BEGIN DOCUMENT TEXT

The frequencies of the favorable haplotypes of the 30 stable multi-environmental haplotypes blocks revealed that eight favorable haplotypes in blocks HB1A.12, HB1B.3, HB1B.19, HB2B.42, HB4B.8, HB5B.3, HB6B.20, and HB7B.18 decreased slightly by 10–18% over the 7 years, and only one favorable haplotype in the block HB7B.21 showed a sharp decrease of 36% in the seventh year (EYT2017-18). Eleven favorable haplotypes were maintained in moderate (30–50%) frequencies. Intriguingly, favorable haplotype in the block HB5D.5, with an allelic effect of +116–496 kg/ha across environments, was maintained at the highest frequency (up to 77%) in all seven EYTs, whereas the frequencies of the seven favorable haplotypes in blocks HB1B.20, HB2B.10, HB3B.2, HB4A.20, HB4A.27, HB5A.15, and HB6B.38 remained consistently low (2–15%) across EYTs. These low-frequency haplotypes were significantly associated with GY in three or all four environments and showed moderate to high allelic effects varying from +85–233 kg/ha to +148–449 kg/ha across EYTs and hence are important targets for future validation.

END DOCUMENT TEXT

_REQUIRED ACTIONS_
A – Answer these from the haplotype passage:
(i) In which block did the favorable haplotype drop sharply, and by how much?
(ii) How many favorable haplotypes stayed at moderate frequencies, and what range does the passage give for "moderate"?
(iii) What was the highest frequency reached by the favorable haplotype in block HB5D.5?
B – According to the haplotype passage, why are the consistently low-frequency favorable haplotypes important targets for future validation?
C – List every block in the haplotype passage whose favorable haplotype stayed consistently low (2–15%) across EYTs.

BEGIN RECORD EXTRACTS

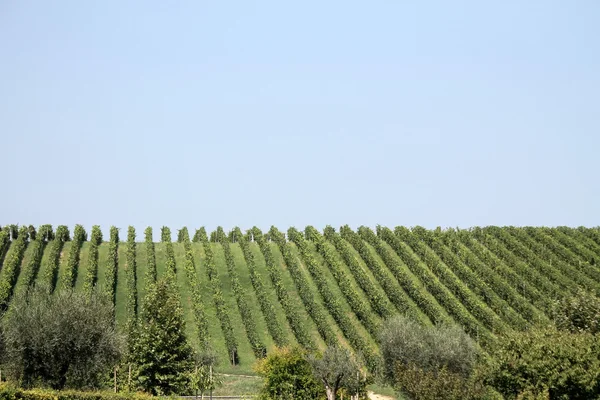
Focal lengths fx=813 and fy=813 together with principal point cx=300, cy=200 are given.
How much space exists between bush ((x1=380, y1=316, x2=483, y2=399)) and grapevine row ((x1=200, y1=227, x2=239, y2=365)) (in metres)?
17.4

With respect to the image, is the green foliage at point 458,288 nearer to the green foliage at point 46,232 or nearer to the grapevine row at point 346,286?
the grapevine row at point 346,286

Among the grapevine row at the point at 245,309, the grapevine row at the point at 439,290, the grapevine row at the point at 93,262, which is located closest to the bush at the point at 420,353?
the grapevine row at the point at 245,309

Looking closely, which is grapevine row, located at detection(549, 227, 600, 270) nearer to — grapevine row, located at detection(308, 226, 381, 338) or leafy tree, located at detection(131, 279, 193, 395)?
grapevine row, located at detection(308, 226, 381, 338)

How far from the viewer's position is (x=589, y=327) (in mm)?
62500

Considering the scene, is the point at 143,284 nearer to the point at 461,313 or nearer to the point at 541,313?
the point at 461,313

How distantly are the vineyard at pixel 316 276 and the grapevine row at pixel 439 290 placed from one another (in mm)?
174

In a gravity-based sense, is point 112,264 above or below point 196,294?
above

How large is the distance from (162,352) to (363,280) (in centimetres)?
3893

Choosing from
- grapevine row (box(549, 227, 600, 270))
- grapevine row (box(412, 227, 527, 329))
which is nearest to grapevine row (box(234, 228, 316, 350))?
grapevine row (box(412, 227, 527, 329))

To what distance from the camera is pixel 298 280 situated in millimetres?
95688

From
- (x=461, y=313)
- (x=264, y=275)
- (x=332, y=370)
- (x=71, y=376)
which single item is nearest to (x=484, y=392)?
(x=332, y=370)

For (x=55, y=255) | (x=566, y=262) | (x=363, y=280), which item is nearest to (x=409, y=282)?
(x=363, y=280)

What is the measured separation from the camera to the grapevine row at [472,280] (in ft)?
292

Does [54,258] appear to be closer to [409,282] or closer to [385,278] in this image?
[385,278]
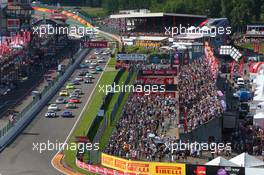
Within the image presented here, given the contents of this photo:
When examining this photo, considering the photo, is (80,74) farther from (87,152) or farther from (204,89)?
(87,152)

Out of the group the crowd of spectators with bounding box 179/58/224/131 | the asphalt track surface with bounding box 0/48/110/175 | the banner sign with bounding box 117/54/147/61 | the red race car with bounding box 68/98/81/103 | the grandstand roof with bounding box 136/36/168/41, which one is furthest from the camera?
the grandstand roof with bounding box 136/36/168/41

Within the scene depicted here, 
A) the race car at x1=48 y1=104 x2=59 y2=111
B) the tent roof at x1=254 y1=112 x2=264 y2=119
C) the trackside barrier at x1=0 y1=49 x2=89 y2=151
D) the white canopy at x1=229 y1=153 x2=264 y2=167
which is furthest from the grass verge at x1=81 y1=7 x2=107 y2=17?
the white canopy at x1=229 y1=153 x2=264 y2=167

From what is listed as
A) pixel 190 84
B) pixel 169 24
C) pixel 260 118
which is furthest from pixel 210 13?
pixel 260 118

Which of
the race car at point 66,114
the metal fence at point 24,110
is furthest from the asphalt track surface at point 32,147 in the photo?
the metal fence at point 24,110

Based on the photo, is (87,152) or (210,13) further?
(210,13)

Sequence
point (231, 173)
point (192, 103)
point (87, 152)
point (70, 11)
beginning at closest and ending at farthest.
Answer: point (231, 173) < point (87, 152) < point (192, 103) < point (70, 11)

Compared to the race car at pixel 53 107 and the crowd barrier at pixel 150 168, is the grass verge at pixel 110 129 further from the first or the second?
the race car at pixel 53 107

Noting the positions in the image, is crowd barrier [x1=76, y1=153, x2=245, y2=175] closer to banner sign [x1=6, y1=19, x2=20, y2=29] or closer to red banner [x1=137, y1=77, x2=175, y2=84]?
red banner [x1=137, y1=77, x2=175, y2=84]
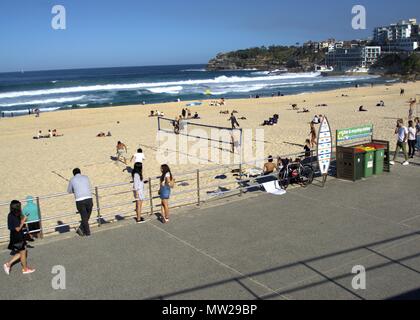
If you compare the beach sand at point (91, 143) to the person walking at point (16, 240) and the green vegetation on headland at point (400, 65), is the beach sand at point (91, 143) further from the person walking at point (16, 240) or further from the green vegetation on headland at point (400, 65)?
the green vegetation on headland at point (400, 65)

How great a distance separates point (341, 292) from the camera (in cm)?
567

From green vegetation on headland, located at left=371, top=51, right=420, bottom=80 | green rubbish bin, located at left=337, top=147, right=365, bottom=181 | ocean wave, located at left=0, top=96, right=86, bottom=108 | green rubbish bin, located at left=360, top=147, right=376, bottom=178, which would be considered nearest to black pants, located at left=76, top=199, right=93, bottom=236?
green rubbish bin, located at left=337, top=147, right=365, bottom=181

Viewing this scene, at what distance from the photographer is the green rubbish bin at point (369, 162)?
37.3 ft

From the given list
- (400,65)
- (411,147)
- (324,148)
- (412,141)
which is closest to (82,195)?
(324,148)

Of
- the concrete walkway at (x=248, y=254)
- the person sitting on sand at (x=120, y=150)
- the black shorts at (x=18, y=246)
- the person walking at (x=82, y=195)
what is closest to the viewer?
the concrete walkway at (x=248, y=254)

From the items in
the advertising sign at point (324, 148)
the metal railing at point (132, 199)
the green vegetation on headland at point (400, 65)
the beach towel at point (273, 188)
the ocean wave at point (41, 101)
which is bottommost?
the metal railing at point (132, 199)

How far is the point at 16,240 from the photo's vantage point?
6.53 m

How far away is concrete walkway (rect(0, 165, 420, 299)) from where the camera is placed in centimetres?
582

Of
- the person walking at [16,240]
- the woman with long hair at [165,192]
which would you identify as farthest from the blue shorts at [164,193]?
the person walking at [16,240]

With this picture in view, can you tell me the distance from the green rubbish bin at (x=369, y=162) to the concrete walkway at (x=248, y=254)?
184cm

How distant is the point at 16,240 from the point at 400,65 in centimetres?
14817

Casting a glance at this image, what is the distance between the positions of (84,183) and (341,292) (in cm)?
471

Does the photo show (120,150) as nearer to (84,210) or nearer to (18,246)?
(84,210)

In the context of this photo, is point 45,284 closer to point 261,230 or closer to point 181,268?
point 181,268
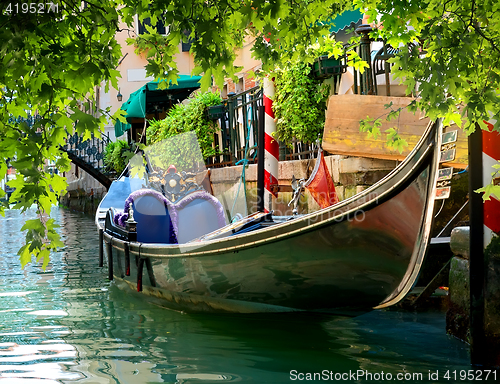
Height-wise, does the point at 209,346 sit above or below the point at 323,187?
below

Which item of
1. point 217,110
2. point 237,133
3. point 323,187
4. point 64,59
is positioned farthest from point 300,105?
point 64,59

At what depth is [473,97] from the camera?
2373mm

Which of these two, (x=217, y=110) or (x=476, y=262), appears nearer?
(x=476, y=262)

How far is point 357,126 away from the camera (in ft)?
16.6

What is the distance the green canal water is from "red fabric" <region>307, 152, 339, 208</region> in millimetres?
1103

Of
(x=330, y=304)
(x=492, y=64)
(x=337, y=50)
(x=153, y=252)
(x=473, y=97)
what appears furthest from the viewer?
(x=153, y=252)

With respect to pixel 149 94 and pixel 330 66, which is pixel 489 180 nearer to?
pixel 330 66

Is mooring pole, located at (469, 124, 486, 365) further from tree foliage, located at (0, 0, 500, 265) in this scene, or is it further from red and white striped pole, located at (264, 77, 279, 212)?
red and white striped pole, located at (264, 77, 279, 212)

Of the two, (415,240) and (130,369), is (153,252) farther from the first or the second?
(415,240)

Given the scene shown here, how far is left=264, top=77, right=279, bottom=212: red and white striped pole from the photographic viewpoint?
19.6 feet

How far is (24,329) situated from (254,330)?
179 cm

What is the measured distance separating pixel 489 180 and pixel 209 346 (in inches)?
79.6

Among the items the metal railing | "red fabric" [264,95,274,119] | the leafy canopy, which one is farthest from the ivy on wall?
the leafy canopy

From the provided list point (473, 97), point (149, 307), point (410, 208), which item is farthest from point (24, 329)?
point (473, 97)
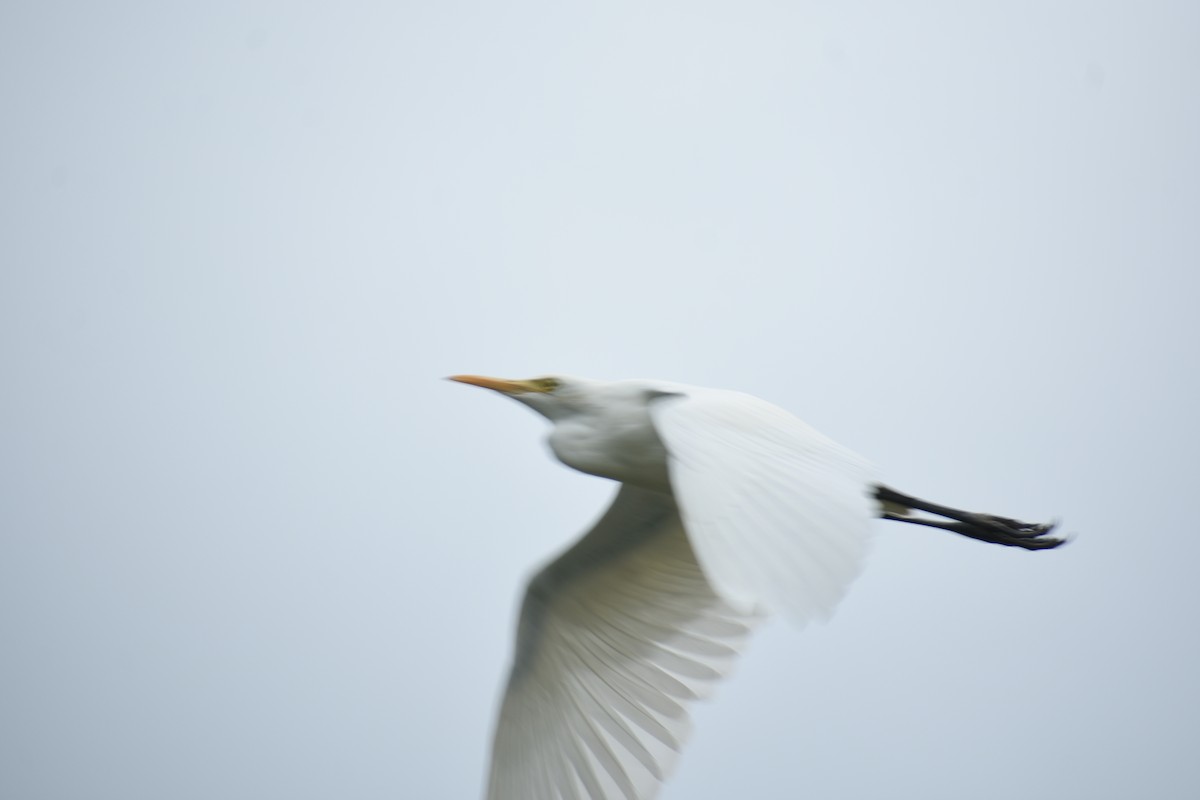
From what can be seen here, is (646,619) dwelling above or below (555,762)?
above

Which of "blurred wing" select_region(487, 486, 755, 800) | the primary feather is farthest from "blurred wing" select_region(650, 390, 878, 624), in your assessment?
"blurred wing" select_region(487, 486, 755, 800)

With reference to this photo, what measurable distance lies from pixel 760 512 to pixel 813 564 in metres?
0.21

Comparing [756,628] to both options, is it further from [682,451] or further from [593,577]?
[682,451]

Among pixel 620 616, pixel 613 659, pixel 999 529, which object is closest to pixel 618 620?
pixel 620 616

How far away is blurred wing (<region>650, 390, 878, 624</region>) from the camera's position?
2141 mm

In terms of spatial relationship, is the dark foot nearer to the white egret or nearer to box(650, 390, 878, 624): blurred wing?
the white egret

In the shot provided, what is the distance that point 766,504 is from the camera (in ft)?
8.03

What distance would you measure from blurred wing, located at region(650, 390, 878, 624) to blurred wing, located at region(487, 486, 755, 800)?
4.65 ft

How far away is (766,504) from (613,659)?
2121 mm

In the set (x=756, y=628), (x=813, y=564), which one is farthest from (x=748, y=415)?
(x=756, y=628)

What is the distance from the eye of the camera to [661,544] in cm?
450

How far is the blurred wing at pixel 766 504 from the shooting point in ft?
7.02

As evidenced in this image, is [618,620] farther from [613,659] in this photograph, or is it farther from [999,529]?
[999,529]

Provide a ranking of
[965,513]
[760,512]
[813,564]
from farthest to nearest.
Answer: [965,513] < [760,512] < [813,564]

END RECORD EXTRACTS

_ANSWERS_
A –
(i) HB7B.21. It fell by 36% in the seventh year (EYT2017-18).
(ii) Eleven, at 30–50%.
(iii) Up to 77%.

B – They were significantly associated with GY in three or all four environments. They also showed moderate to high allelic effects, from +85–233 kg/ha to +148–449 kg/ha across EYTs.

C – HB1B.20, HB2B.10, HB3B.2, HB4A.20, HB4A.27, HB5A.15, HB6B.38